Отрывок текста:
━━━━━━━━
Электронные письма из Австралии в Украину доходят за считанные секунды, самолеты долетают за двадцать с гаком часов — гак зависит от того, летите ли вы через Вену или Франкфурт, или Амстердам, и ищут ли в вашем багаже украинские таможенники какой-то для себя добычи или отпускают с богом. Мне везет — меня отпускают. И даже обыкновенное письмо — из города Сидней в Новой Южной Валлийщине в поселок городского типа Барышевка на Киевщине — доходит, вы не поверите, всего лишь за неделю — почти неповрежденное. Впрочем, в этом и не должно быть ничего удивительного, потому что даже из местечка Самбор на Львовщине, как я недавно узнал, теперь ходит еженедельно рейсовый микроавтобус до самого Неаполя, углубляя тем самым нашу европейскую интеграцию.
Между тем, припоминаю, что в одном из сиднейских музеев я видел письма первых поселенцев — они шли из Ирландии в Австралию около трех месяцев и приблизительно так же — назад. Это должно быть очень обстоятельные, взвешенные, мудрые письма — почти как послания в вечность, закупоренные в бутылку и пущенные в океан. Подробный полугодовой отчет перед канцелярией Господа. За шесть месяцев между посланием и ответом человек набирался нового опыта, молчание конвертировалось в мудрость, или наоборот — мудрость конвертировалась в молчание, точно как у царевича Гаутамы, который, проведя двадцать лет в лесу, постиг четыре священные истины и стал Буддой. Я знаю эти истины, но с одной, последней, никак не могу совладать.
Иначе говоря, я иду не тем путем — скитаюсь по свету, вместо того, чтобы сидеть над озером, созерцая отражения облаков в воде, и пишу какие-то тексты, вместо молчания, постигая четвертую, наиболее трудную истину. Возможно, это всего только путь Большой Колесницы, в противовес Малой? — успокаиваю я себя. Но я знаю также, что путь Большой Колесницы может быть слишком широким, слишком быстрым, слишком амбициозным. Когда уже не эго подчиняется призванию, а призвание — жадному эго.
━━━━━━━━
Раздел данных:
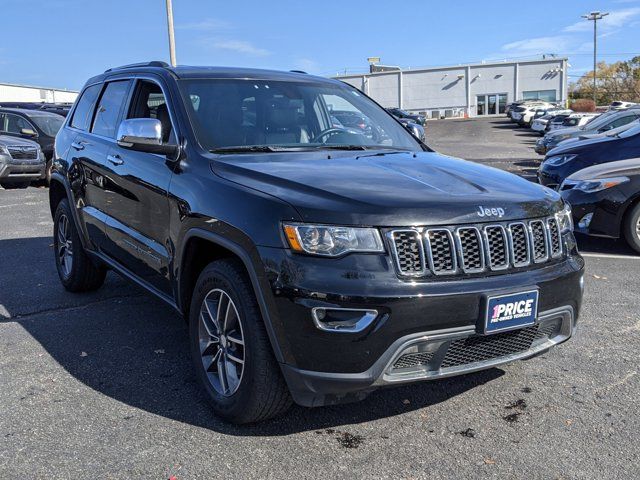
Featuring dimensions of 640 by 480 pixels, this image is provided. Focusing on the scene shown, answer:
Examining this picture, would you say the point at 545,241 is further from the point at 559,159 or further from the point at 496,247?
━━━━━━━━
Что сделать:
1 > Проверьте по отрывку о письмах из Австралии, верны ли утверждения (а), (б) и (в). Ответьте «да» или «нет» и подтвердите каждый ответ точной цитатой из отрывка.
(а) Письма первых поселенцев шли из Ирландии в Австралию около трех месяцев.
(б) Обычное письмо из Сиднея в Барышевку идет около месяца.
(в) Из Самбора до Неаполя ежедневно ходит рейсовый микроавтобус.
2 > Продолжите отрывок о письмах из Австралии с того места, где он заканчивается.
Данные здесь не нужны.

Ответы:
1 >
(а) Да: «они шли из Ирландии в Австралию около трех месяцев».
(б) Нет: «доходит, вы не поверите, всего лишь за неделю».
(в) Нет: «теперь ходит еженедельно рейсовый микроавтобус до самого Неаполя».

2 >
Путешествуя из города в город, переходя с языка на язык, пересылая деньги, слова и мысли через кибернетическое пространство, человек становится определенной функцией этого пространства, этой своей вездесущести велиречия. «Проблема с публичными интеллектуалами, — сказал один американский острослов, — заключается в том, что они становятся все более публичными и все менее — интеллектуалами». Я бы добавил, что они становятся все меньше людьми и все больше — общественными функциями, исполнителями определенных ролей, некими именами-«брэндами», удачными инвестициями, проекциями чужих представлений о себе, чужих высказываний и надежд.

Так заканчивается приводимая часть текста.